Page MenuHomePhabricator

Spike: xLab: Domains and dblists
Closed, ResolvedPublic5 Estimated Story Points

Description

  • In scope for this task
    • Update database and code to refer to wiki_ids (eg. enwikivoyage, wikidatawiki, etwiki)
    • Update code to show users percentages instead of rates for all sampling
  • Later or elsewhere
    • Refresh documentation (in the refresh doc task)
      • All nuances about how the "Project" concept maps to domains, language variants, and so on will be described in an on-wiki documentation page and linked from the description text of the section. This includes how mobile domains are included for now.
      • All nuances about sampling will be explained in an on-wiki documentation page, also linked from the description of this section
    • Picking targets in a more nuanced way (whole project families, certain language variants that map to the same wiki_id, excluding mobile traffic, etc. will be considered in the future but not part of this scope
    • limits on sampling (eg. no more than 10%) will be implemented as part of the validation work

Details

Related Changes in GitLab:
TitleReferenceAuthorSource BranchDest Branch
Update sample_rate to percentagesrepos/data-engineering/test-kitchen!173cjmingT391955/sample-rate-percentagesmain
Customize query in GitLab

Event Timeline

Milimetric renamed this task from (stretch) Domains and dblists to Spike: Domains and dblists.Apr 15 2025, 12:15 PM
Milimetric triaged this task as Medium priority.
Milimetric updated the task description. (Show Details)

Suggestion to use 'wiki_id' concept a lower level main selector value instead of 'project' or 'domain'. You could still use those terms, but I believe wiki_id is the most canonical and least variable and confusing concept.

Milimetric set the point value for this task to 5.Apr 18 2025, 9:26 PM

I'd say that the description notes are precise. Thank you, @Milimetric! There are some extra interaction and validation details defined in the design specifications. I believe it'd be a good idea to create an implementation (sub?)task and include all specs there. Would that make sense?

Milimetric renamed this task from Spike: Domains and dblists to Spike: xLab: Domains and dblists.May 1 2025, 3:47 PM

The design adjustments required to align xLab's UI with this database and percentage updates are documented in the following task: T392911: xLab: Update ‘Project and sample size’ module. Wondering if these two tasks should be more explicitly related 🤔

So after some digging through the code base, turns out we are not saving dbname in the database in its own column -- rather the sample_rate column in the instruments table is a JSON type in which we currently store the wiki_id along with its corresponding sample_rate in the following format:

"sample_rate": {
  "default": 0,
  "0.1": [
    "frwiki",
    "dewiki"
  ],
  "0.01": [
    "enwiki"
  ]
},

Wherein each sample rate serves as the key and an array of associated wiki ids that share that same sample rate is the value.

Thus no backend changes are needed for this change because we never incorporated dbname into the xLab data model.

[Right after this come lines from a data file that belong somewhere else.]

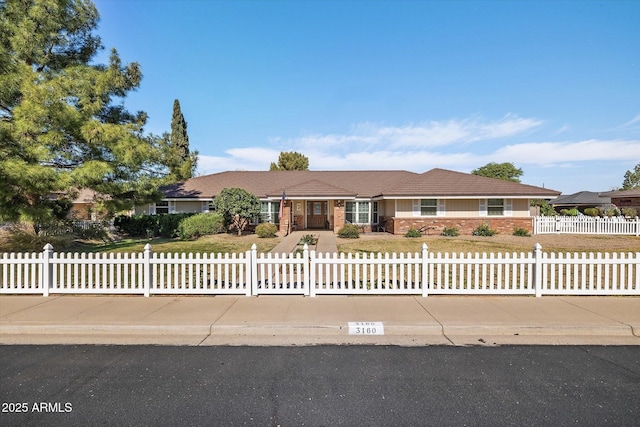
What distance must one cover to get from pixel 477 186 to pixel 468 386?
21.6 meters

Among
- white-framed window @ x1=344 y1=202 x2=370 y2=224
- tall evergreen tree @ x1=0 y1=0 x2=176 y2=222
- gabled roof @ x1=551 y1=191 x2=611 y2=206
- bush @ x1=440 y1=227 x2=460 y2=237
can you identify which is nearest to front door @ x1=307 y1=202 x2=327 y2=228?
white-framed window @ x1=344 y1=202 x2=370 y2=224

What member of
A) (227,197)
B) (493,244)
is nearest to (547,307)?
(493,244)

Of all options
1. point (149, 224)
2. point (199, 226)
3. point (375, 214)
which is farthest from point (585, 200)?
point (149, 224)

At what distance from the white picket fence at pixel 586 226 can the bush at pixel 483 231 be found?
3.66 m

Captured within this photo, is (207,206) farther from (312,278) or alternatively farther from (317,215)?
(312,278)

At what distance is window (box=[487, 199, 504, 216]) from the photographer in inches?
882

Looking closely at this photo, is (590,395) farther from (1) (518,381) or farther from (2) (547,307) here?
(2) (547,307)

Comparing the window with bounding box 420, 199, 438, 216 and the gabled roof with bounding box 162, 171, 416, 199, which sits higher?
the gabled roof with bounding box 162, 171, 416, 199

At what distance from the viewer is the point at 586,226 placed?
896 inches

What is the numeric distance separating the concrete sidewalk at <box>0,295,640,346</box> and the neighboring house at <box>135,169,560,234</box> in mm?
15471

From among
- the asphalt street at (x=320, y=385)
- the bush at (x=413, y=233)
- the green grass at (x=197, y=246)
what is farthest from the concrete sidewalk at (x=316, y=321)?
the bush at (x=413, y=233)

There are however frontend changes that we can make to record the sample rate as a percentage (a number between 0 and 100). This percentage representation of the sample rate is what the user sees on the create/edit experiment form and the read view of the experiment of the above MR. I err'd on keeping the sample rate representation a fractional number (between 0 and 1) for the experiments endpoints api responses where applicable.

When saving to the record however, we do the requisite math to save the percentage as a fraction of 1 (i.e. a floating number between 0 and 1).

This might beg the question of whether we want to update the data model to include a lookup table between instruments and wiki ids and sample rates?
For MVP it's probably fine to keep the JSON blob field as is. I'm not sure if the gains in having a more prescribed data model for sample rates + wiki ids (no need to parse json, etc) outweigh the cons (more complex queries - table joins, etc).

Fwiw the relevant field set for this data will be updated imminently in T392911: xLab: Update ‘Project and sample size’ module

@phuedx @mpopov cc @Sfaci what would be the upper and lower limits, as well as increments in terms of sample size for experiments?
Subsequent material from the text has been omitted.